§ **AIM**
Please set out the records as a numbered list from the very first line through the line containing "67L118 71V74H121V76H124V74L130 73V67H131V58H130V53L125", including that line. Leave out any blank lines.

§ **SUPPLIED RECORDS**
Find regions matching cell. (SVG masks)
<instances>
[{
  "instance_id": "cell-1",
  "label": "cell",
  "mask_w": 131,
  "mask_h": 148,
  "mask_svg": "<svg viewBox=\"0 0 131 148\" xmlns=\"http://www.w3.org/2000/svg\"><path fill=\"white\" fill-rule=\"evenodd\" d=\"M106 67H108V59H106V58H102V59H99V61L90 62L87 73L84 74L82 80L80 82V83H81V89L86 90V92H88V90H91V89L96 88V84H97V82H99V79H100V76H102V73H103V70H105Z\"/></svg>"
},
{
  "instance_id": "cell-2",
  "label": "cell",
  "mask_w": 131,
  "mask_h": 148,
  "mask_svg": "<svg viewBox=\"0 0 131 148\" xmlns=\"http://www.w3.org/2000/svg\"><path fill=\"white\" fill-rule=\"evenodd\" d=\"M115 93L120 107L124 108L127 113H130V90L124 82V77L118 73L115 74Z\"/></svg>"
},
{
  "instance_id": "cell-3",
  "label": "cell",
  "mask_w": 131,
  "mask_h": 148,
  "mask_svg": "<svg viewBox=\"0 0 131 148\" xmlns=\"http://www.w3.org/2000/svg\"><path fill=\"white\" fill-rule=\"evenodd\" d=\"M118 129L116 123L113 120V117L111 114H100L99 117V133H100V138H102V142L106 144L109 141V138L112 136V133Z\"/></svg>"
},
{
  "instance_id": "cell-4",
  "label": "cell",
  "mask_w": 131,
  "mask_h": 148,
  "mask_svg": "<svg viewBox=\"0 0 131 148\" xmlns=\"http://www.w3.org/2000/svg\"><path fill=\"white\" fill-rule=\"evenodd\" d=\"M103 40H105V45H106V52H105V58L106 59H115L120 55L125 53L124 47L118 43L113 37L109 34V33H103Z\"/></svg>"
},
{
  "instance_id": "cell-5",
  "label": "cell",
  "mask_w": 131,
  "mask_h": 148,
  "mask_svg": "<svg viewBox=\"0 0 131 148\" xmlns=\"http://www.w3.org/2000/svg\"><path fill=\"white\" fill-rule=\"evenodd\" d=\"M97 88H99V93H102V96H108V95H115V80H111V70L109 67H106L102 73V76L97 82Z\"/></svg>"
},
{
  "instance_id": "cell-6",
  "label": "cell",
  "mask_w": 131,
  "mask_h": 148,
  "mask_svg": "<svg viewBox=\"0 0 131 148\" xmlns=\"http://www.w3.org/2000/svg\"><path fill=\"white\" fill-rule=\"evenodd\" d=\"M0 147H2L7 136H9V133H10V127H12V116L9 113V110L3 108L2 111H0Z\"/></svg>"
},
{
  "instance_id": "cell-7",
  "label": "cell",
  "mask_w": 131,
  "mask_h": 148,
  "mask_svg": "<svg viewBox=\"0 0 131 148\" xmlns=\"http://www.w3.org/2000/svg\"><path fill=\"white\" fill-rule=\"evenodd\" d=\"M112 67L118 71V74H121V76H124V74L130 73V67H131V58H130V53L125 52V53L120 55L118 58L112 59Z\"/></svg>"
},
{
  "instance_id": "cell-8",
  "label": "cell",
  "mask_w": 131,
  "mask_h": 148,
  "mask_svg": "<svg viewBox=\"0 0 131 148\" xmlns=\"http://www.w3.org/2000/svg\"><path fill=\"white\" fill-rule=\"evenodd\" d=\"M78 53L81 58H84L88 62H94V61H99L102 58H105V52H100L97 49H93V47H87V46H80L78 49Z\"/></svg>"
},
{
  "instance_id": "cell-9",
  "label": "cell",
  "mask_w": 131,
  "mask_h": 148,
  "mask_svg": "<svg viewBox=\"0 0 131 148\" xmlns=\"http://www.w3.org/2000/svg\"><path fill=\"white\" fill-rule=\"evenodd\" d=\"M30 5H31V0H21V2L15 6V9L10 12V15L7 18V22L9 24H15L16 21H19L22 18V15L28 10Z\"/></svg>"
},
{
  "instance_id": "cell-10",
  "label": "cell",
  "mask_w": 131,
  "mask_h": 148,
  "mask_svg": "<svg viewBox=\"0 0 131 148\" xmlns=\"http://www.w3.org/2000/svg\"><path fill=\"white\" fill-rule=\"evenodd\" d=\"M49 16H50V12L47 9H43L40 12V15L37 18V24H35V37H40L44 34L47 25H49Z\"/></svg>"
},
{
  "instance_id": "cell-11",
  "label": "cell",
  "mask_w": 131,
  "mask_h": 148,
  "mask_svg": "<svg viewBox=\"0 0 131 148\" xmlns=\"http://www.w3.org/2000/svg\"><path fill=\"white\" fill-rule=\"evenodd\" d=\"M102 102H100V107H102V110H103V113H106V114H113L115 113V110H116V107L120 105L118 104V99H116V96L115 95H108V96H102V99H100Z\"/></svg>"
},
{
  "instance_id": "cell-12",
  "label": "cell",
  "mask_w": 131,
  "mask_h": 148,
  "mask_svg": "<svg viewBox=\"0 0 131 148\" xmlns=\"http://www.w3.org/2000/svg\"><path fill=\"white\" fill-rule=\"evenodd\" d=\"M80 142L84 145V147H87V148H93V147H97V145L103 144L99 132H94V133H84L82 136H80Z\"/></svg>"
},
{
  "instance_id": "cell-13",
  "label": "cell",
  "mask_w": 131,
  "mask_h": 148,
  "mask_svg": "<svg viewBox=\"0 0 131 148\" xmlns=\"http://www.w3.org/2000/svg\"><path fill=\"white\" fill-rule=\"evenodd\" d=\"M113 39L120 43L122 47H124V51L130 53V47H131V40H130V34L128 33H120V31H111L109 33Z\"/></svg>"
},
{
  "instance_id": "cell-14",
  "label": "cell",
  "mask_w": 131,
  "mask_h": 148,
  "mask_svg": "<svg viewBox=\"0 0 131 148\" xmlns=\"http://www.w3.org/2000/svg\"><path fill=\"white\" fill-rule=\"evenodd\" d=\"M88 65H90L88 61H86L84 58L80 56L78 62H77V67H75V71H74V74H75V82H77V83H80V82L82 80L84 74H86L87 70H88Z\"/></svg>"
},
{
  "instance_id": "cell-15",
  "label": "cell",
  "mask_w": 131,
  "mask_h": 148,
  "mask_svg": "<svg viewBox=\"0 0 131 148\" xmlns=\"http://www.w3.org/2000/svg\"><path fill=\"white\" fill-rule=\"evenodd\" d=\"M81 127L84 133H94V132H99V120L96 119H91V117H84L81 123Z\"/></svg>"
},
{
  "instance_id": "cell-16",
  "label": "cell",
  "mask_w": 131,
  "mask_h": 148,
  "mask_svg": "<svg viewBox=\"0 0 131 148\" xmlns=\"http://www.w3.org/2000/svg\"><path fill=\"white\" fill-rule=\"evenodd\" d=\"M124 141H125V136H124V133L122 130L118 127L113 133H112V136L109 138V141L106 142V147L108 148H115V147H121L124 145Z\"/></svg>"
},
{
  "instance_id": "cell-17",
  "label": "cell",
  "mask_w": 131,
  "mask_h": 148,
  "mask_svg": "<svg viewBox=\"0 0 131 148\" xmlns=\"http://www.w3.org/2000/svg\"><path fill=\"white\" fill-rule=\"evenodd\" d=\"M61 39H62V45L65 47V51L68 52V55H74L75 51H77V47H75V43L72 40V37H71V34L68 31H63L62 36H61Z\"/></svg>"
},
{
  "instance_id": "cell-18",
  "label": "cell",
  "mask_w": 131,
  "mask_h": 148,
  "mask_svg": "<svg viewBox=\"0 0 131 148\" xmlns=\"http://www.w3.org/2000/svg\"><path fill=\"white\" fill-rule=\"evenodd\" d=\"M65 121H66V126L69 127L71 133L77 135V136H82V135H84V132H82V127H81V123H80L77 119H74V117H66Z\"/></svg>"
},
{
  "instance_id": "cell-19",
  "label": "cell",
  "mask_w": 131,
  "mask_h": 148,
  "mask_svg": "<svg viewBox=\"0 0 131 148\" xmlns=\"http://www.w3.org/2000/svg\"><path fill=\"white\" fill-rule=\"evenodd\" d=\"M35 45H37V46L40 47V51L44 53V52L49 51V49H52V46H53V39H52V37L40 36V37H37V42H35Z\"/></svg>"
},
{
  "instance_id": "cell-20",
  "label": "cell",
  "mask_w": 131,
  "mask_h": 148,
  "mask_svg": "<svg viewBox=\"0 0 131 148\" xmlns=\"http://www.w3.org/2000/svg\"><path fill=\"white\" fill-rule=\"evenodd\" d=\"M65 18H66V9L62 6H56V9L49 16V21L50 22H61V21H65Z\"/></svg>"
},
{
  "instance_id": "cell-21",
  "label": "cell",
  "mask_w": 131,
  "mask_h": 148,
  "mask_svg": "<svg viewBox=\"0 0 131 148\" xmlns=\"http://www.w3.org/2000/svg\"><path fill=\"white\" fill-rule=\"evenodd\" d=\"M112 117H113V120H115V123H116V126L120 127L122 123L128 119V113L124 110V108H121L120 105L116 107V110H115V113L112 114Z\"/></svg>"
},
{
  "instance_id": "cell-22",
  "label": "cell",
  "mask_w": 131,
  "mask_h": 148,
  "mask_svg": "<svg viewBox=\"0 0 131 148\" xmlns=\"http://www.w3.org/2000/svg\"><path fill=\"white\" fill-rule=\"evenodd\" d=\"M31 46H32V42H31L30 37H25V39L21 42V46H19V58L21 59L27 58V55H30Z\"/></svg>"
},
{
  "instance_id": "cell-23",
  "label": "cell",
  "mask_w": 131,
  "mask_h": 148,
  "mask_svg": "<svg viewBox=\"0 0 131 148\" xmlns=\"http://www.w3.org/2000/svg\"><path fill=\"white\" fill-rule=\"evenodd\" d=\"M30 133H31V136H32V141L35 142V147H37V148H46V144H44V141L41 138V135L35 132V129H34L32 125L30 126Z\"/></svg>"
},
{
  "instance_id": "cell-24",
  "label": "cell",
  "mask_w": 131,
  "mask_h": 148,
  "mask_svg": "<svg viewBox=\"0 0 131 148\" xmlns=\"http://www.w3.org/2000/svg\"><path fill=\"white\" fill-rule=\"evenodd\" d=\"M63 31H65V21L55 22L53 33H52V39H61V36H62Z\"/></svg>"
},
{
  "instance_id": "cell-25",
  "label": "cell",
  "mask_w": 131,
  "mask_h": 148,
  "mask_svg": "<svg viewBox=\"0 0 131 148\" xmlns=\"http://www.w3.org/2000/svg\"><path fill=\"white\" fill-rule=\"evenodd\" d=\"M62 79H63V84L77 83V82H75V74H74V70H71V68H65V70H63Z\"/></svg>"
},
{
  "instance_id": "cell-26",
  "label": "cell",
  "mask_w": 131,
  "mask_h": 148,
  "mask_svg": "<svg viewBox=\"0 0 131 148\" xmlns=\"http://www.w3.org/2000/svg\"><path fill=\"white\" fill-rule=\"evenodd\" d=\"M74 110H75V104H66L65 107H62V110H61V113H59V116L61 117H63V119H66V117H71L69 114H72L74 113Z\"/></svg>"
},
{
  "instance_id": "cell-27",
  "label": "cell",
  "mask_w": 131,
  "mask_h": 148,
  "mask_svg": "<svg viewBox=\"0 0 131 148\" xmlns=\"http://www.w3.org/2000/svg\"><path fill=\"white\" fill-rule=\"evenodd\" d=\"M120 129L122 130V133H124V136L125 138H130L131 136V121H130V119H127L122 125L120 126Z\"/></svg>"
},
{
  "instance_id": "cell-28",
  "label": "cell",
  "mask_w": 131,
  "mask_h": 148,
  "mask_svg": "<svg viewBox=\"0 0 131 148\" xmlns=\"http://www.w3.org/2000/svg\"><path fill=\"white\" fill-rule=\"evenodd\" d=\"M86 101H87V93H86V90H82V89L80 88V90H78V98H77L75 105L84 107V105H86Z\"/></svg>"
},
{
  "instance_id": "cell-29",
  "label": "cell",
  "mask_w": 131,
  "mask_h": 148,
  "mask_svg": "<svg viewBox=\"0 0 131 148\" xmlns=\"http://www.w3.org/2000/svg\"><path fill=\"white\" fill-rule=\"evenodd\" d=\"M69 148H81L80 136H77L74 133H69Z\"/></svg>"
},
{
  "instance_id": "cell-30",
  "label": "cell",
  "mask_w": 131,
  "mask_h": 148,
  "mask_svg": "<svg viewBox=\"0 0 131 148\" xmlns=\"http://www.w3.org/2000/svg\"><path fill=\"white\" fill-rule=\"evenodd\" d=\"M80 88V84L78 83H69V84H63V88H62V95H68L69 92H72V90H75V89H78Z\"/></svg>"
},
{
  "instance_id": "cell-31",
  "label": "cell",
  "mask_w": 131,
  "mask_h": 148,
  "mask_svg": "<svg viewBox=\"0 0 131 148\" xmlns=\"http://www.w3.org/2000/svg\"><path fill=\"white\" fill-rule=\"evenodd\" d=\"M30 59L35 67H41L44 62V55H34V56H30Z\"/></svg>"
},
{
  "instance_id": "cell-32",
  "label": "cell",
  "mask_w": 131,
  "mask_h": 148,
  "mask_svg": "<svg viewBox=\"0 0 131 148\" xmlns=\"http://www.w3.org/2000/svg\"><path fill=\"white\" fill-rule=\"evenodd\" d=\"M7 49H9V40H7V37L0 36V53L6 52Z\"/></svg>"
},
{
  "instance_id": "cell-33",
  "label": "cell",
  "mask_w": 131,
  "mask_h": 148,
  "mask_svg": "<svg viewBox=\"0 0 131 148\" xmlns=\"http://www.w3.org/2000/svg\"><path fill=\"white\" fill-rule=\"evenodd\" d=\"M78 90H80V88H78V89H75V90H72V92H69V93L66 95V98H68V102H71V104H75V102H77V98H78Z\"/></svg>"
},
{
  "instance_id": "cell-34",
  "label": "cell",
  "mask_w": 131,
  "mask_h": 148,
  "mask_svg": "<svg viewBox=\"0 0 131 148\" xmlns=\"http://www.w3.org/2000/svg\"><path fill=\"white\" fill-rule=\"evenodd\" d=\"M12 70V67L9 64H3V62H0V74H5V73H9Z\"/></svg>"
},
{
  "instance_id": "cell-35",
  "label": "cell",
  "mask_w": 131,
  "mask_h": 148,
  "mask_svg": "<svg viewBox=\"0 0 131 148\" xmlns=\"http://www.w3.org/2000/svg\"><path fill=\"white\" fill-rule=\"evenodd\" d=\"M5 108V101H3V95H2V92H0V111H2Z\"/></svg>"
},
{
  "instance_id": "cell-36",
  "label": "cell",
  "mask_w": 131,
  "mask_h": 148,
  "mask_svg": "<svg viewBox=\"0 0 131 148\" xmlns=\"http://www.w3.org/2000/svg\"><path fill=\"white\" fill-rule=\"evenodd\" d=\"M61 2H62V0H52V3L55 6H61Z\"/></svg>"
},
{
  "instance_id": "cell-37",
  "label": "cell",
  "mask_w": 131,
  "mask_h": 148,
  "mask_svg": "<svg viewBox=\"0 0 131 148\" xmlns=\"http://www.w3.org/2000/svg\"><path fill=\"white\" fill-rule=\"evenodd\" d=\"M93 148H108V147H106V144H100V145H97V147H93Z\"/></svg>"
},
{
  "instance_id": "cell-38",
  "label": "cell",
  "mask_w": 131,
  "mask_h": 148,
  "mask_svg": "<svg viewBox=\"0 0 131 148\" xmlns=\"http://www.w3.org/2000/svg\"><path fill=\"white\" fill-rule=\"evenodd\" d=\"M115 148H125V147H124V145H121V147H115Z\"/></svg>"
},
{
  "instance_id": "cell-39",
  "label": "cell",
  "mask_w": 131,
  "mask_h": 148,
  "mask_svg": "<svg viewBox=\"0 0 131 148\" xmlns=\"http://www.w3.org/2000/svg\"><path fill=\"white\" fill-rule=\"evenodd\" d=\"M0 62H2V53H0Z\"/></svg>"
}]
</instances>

§ **FULL ANSWER**
1. Find regions matching cell. (SVG masks)
2. <instances>
3. [{
4.   "instance_id": "cell-1",
5.   "label": "cell",
6.   "mask_w": 131,
7.   "mask_h": 148,
8.   "mask_svg": "<svg viewBox=\"0 0 131 148\" xmlns=\"http://www.w3.org/2000/svg\"><path fill=\"white\" fill-rule=\"evenodd\" d=\"M106 67H108V59H106V58H102V59H99V61L90 62L87 73L84 74L82 80L80 82V83H81V89L86 90V92H88V90H91V89L96 88V84H97V82H99V79H100V76H102V73H103V70H105Z\"/></svg>"
9. },
10. {
11.   "instance_id": "cell-2",
12.   "label": "cell",
13.   "mask_w": 131,
14.   "mask_h": 148,
15.   "mask_svg": "<svg viewBox=\"0 0 131 148\" xmlns=\"http://www.w3.org/2000/svg\"><path fill=\"white\" fill-rule=\"evenodd\" d=\"M115 93L120 107L124 108L127 113H130V90L124 82V77L118 73L115 74Z\"/></svg>"
16. },
17. {
18.   "instance_id": "cell-3",
19.   "label": "cell",
20.   "mask_w": 131,
21.   "mask_h": 148,
22.   "mask_svg": "<svg viewBox=\"0 0 131 148\" xmlns=\"http://www.w3.org/2000/svg\"><path fill=\"white\" fill-rule=\"evenodd\" d=\"M118 129L116 123L113 120V117L111 114H100L99 117V133H100V138H102V142L106 144L109 141V138L112 136V133Z\"/></svg>"
23. },
24. {
25.   "instance_id": "cell-4",
26.   "label": "cell",
27.   "mask_w": 131,
28.   "mask_h": 148,
29.   "mask_svg": "<svg viewBox=\"0 0 131 148\" xmlns=\"http://www.w3.org/2000/svg\"><path fill=\"white\" fill-rule=\"evenodd\" d=\"M103 40H105V45H106V52H105V58L106 59H115L120 55L125 53L124 47L118 43L113 37L109 34V33H103Z\"/></svg>"
30. },
31. {
32.   "instance_id": "cell-5",
33.   "label": "cell",
34.   "mask_w": 131,
35.   "mask_h": 148,
36.   "mask_svg": "<svg viewBox=\"0 0 131 148\" xmlns=\"http://www.w3.org/2000/svg\"><path fill=\"white\" fill-rule=\"evenodd\" d=\"M97 88H99V93H102V96H108V95H115V80H111V70L109 67H106L102 73V76L97 82Z\"/></svg>"
37. },
38. {
39.   "instance_id": "cell-6",
40.   "label": "cell",
41.   "mask_w": 131,
42.   "mask_h": 148,
43.   "mask_svg": "<svg viewBox=\"0 0 131 148\" xmlns=\"http://www.w3.org/2000/svg\"><path fill=\"white\" fill-rule=\"evenodd\" d=\"M0 147H2L7 136H9V133H10V127H12V116L9 113V110L3 108L2 111H0Z\"/></svg>"
44. },
45. {
46.   "instance_id": "cell-7",
47.   "label": "cell",
48.   "mask_w": 131,
49.   "mask_h": 148,
50.   "mask_svg": "<svg viewBox=\"0 0 131 148\" xmlns=\"http://www.w3.org/2000/svg\"><path fill=\"white\" fill-rule=\"evenodd\" d=\"M112 67L118 71V74H121V76H124V74L130 73V67H131V58H130V53L125 52V53L120 55L118 58L112 59Z\"/></svg>"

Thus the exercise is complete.